Several factors have contributed to the decline in H-1B visas, including the lackluster pace of the U.S. recovery, more opportunities for skilled workers in their home nations and higher visa fees, which appear to have spurred Indian companies operating in the U.S. to seek fewer visas. Attacks on the program by congressional foes of U.S. immigration policies have also cast a shadow over it.
U.S. Citizenship and Immigration Services told The Wall Street Journal this week that it received about 8,000 H-1B petitions from businesses in April, the first month the agency accepts them for the fiscal year beginning Oct. 1. That compares with 16,500 petitions in April 2010 and about 45,000 in April 2009, according to USCIS.
"It's baffling that H-1Bs aren't picking up if the economy is stronger," said Steve Miller, a Seattle attorney who prepares petitions for employers in high tech, retail and other sectors.
For years, the H-1B program was a mainstay for software companies, architecture firms and other businesses that seek foreign nationals to fill certain jobs. Demand for the visas by companies outstripped supply, and companies such as Microsoft Corp. lobbied the U.S. government to raise the cap on the number of visas.
In 2008, employers snapped up all 65,000 visas allotted on the first day, April 1. But starting in 2009, after the financial crisis hit, the flow of applications has steadily diminished.
The program, which enables foreigners to work in the U.S. for three to six years, was created as part of the Immigration and Nationality Act of 1990 to help U.S. companies overcome a shortage of workers in specialty occupations, such as computer programming. Recently, the program has been attacked by lawmakers who say it displaces American workers and depresses wages.
Supporters and opponents made their cases at a congressional hearing held March 31, the day before the federal government began accepting H-1B applications.
At the House Subcommittee on Immigration, a critic of the program, Ronil Hira, highlighted that Indian companies operating in the U.S., such as Infosys, Tata and Wipro, are among the biggest H-1B users, and that they're bringing in foreigners with ordinary skills.
In an interview, Mr. Hira, a professor of public policy at Rochester Institute of Technology, said that "because of loopholes, employers can bring in cheaper foreign workers to substitute for American workers and undercut their wages."

------

# Work instructions
a) Write out the H-1B visa passage above word for word, from "The program, which" up to and including "accepting H-1B applications.".
b) Please continue the H-1B visa passage above, starting after its final sentence.

[Data records]
------

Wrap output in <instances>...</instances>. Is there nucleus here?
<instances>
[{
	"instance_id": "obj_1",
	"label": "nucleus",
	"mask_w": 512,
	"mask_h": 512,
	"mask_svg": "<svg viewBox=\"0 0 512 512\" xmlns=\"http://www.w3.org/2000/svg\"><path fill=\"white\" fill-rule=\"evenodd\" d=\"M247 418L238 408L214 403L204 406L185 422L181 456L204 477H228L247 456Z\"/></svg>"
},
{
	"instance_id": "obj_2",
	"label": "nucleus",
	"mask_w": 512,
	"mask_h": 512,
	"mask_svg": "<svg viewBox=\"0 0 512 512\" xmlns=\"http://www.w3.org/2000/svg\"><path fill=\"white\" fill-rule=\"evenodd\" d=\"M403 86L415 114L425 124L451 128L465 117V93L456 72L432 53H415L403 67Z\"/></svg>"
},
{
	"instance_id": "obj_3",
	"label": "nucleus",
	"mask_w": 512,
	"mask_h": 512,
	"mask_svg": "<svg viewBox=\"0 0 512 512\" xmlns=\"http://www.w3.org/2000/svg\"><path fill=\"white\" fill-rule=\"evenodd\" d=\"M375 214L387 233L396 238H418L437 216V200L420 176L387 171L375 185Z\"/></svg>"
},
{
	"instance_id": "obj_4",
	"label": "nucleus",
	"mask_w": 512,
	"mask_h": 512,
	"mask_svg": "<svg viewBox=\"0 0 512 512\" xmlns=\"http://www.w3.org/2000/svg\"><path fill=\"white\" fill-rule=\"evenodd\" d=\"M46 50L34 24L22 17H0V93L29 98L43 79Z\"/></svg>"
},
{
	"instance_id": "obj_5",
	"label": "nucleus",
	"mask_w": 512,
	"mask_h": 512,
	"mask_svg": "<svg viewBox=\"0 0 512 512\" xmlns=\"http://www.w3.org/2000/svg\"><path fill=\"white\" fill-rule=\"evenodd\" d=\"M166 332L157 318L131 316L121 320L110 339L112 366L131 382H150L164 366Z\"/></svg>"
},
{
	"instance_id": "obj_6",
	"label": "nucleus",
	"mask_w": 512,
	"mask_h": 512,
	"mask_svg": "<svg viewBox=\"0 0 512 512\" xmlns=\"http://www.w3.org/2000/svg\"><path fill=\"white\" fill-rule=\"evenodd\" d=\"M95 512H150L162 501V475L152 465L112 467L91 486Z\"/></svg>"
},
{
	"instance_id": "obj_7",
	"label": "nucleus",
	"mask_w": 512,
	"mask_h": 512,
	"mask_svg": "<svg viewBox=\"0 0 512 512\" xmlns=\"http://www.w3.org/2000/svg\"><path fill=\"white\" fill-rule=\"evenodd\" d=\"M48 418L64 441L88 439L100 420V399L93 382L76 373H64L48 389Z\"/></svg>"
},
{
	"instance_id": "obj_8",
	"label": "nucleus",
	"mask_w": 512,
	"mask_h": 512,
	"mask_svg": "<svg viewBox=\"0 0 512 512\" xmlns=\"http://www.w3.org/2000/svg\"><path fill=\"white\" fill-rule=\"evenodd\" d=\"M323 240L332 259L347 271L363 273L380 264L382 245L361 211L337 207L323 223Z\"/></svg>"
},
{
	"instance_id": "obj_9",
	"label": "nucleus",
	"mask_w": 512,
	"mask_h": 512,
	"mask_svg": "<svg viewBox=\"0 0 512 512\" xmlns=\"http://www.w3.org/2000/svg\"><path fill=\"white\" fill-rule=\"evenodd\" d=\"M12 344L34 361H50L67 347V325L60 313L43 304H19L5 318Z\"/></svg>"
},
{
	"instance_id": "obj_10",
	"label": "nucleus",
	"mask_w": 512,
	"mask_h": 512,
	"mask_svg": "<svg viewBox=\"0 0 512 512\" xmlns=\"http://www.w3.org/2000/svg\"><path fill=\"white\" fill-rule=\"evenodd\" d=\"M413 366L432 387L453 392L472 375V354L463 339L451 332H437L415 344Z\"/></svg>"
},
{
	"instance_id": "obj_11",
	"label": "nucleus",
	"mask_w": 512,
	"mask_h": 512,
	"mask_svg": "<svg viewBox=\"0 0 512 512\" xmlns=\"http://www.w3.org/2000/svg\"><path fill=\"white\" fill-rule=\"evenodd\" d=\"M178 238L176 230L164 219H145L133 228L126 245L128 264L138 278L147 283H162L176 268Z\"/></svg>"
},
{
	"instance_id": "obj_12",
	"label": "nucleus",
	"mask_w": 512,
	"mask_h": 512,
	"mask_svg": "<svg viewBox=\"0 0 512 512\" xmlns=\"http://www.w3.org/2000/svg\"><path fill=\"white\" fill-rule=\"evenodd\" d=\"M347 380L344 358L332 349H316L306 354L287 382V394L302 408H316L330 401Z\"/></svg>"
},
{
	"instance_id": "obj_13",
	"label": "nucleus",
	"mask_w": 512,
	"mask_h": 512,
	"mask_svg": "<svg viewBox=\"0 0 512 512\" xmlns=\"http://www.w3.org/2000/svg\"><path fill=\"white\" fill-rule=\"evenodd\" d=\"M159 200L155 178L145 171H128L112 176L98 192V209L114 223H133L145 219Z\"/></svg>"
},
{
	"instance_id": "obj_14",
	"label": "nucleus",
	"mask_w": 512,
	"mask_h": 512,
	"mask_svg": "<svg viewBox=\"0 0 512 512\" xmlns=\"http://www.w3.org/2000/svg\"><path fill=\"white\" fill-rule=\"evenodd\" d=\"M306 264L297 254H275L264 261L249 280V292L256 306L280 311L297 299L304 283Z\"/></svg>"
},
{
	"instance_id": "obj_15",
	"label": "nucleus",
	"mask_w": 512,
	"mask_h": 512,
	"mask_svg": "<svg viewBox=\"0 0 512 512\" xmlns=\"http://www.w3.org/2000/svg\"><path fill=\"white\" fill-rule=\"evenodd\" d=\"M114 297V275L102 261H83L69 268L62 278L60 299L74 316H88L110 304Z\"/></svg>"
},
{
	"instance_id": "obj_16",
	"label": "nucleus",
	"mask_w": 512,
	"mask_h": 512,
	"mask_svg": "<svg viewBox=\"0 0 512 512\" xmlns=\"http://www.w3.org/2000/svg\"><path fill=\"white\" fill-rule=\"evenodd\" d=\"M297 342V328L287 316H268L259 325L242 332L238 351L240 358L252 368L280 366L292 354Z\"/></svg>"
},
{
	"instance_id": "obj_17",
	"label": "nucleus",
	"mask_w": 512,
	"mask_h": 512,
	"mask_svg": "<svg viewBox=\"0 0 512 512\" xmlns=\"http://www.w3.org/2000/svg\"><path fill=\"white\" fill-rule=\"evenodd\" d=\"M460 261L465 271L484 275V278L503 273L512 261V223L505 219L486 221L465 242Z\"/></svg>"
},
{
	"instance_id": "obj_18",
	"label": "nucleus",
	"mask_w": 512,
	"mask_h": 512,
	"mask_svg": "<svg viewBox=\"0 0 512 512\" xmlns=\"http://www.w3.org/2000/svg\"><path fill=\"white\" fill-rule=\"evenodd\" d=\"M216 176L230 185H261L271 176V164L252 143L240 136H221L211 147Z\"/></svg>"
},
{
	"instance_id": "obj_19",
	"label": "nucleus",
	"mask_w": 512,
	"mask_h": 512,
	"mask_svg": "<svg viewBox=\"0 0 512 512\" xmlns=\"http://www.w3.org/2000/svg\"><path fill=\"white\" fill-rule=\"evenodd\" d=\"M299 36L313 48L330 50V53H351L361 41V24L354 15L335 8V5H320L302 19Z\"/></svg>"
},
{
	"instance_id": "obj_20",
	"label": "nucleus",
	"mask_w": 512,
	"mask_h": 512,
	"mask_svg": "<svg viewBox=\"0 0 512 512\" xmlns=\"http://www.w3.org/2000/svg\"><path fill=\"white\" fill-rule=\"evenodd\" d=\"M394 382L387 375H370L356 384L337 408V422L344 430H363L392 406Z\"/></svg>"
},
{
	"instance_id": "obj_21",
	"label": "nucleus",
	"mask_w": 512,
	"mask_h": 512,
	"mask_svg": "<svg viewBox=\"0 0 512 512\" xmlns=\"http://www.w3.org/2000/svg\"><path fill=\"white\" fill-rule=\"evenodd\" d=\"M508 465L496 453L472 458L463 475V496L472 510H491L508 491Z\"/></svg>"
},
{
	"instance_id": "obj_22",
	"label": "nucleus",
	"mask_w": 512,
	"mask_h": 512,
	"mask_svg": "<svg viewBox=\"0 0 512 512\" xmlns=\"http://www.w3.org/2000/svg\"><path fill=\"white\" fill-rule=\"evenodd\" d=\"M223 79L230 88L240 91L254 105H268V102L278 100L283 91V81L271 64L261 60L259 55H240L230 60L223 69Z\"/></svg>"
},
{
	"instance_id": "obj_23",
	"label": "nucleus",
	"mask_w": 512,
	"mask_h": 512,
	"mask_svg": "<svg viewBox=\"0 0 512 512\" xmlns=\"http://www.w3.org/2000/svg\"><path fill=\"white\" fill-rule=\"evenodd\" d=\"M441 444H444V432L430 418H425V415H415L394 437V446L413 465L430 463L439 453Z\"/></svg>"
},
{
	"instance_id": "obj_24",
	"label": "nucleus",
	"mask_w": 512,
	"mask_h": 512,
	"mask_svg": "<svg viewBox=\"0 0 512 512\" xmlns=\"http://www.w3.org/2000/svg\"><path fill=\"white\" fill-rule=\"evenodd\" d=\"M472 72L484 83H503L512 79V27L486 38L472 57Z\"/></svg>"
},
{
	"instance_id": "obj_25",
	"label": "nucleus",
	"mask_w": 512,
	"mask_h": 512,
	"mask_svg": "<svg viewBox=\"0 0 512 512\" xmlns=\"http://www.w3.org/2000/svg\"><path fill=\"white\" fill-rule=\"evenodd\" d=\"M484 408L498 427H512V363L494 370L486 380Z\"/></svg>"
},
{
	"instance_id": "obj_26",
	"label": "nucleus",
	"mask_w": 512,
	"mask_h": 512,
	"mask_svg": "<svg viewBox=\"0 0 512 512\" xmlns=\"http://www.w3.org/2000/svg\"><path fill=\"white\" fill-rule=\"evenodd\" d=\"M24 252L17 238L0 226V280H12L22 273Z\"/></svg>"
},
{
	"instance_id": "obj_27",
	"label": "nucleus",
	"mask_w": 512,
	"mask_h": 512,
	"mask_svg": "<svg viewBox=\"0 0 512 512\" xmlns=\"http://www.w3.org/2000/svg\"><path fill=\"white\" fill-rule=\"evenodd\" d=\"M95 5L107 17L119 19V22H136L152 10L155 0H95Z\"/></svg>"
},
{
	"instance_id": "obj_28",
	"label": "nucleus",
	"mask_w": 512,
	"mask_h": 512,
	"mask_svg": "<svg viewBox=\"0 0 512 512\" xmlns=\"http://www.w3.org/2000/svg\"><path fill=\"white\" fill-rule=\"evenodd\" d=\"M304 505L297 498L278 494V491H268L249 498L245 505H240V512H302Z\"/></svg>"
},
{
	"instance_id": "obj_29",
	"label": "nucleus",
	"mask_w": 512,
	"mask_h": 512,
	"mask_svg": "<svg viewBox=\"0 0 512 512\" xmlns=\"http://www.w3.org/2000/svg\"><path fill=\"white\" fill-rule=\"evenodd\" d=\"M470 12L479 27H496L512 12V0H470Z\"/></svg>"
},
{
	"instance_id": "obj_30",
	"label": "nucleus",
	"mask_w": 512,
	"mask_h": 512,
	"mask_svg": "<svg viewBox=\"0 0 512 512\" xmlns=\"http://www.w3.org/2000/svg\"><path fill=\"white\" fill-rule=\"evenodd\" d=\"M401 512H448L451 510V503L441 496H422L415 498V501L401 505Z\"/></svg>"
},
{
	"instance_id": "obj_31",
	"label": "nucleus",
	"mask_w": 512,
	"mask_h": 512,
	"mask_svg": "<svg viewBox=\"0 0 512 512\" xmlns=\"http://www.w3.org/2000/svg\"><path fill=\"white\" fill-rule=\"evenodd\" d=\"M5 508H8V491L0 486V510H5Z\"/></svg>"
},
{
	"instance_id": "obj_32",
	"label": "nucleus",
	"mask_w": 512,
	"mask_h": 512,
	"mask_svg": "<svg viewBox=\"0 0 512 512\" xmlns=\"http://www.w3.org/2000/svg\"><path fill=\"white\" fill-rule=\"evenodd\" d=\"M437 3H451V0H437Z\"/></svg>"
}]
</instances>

------

# Expected outputs
a)
The program, which enables foreigners to work in the U.S. for three to six years, was created as part of the Immigration and Nationality Act of 1990 to help U.S. companies overcome a shortage of workers in specialty occupations, such as computer programming. Recently, the program has been attacked by lawmakers who say it displaces American workers and depresses wages.
Supporters and opponents made their cases at a congressional hearing held March 31, the day before the federal government began accepting H-1B applications.

b)
His research indicates only about a third of all H-1B visa holders are "really highly skilled or graduates of U.S. universities who would be eventually sponsored for green cards," or permanent U.S. residency, by their employers. Employers have said that the program enables them to tap top talent, whom they seek to hire permanently down the road.
Supporters of the program, including high-tech firms and industry groups, say it attracts foreign talent that spawns innovation and creates jobs in the U.S. They cite former H-1B holders such as Vinod Khosla, co-founder of Sun Microsystems, and Vinod Dham, an engineer behind Intel Corp.'s Pentium chip, as proof of its value.
Vivek Wadhwa, a visiting scholar at the University of California at Berkeley who studies immigrant entrepreneurs, said that an anti-immigrant climate had made it "a liability to hire H-1Bs," and that this will gradually chip away at U.S. global competitiveness, because the country has a dearth of homegrown engineers and scientists.
Moreover, Mr. Wadhwa said that foreign nationals who obtain U.S. degrees were more likely than ever to return home. "Ten to 15 years ago, by default, you'd want to be in America, because you had more opportunities. Now, you can do much, much better at home," he said.
In a survey of more than 250 Indian and Chinese entrepreneurs published last month, Mr. Wadhwa and co-researcher AnnaLee Saxenian, also of Berkeley, found that the majority of those who returned to their native countries believed they were faring better overall than they would have in the U.S.
Nutan Kunduri, a software engineer who stayed in the U.S. on an H-1B visa after completing her studies, said she decided to accept a job offer in India less than a year into working in Silicon Valley.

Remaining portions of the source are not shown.